* _Source extract_
-*-

Get filtered count of elements in array from $look

2019-01-28 21:56发布

问题:

I have this query in MongoDB:

db.emailGroup.aggregate([
    {
        "$lookup": 
        {
            "from": "link",
            "localField": "_id",
            "foreignField": "emailGroupId",
            "as": "link"
        },
    },
    {
        "$unwind": "$link"
    },
    {
        "$match": {
             'link.originalLink': ""
        }
    },
    {
        "$group" : {
            _id: '$_id',
            link: {
                $push: '$link'
            }
        }
    },
    {
        "$project": { 
            "size": { 
                "$sum": { 
                    "$map": { 
                        "input": "$link", 
                        "as": "l", 
                        "in": { 
                            "$size": {
                                "$ifNull": [
                                    "$$l.linkHistory", []
                                ]
                            }
                        } 
                    } 
                } 
            }
        }
    }
])

-*-

* _Data_
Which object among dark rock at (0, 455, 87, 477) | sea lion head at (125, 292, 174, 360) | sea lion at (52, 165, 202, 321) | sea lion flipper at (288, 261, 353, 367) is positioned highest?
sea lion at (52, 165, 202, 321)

-*-

Answer the following about the MongoDB aggregation query in the forum post:
(a) Which collection does the "$lookup" stage name in its "from" field?
(b) Which field must equal an empty string in the "$match" stage?
(c) In the "$project" stage, which field of each "l" is measured with "$size", with an empty array substituted when it is null?

* _Written solution_
(a) link
(b) link.originalLink
(c) linkHistory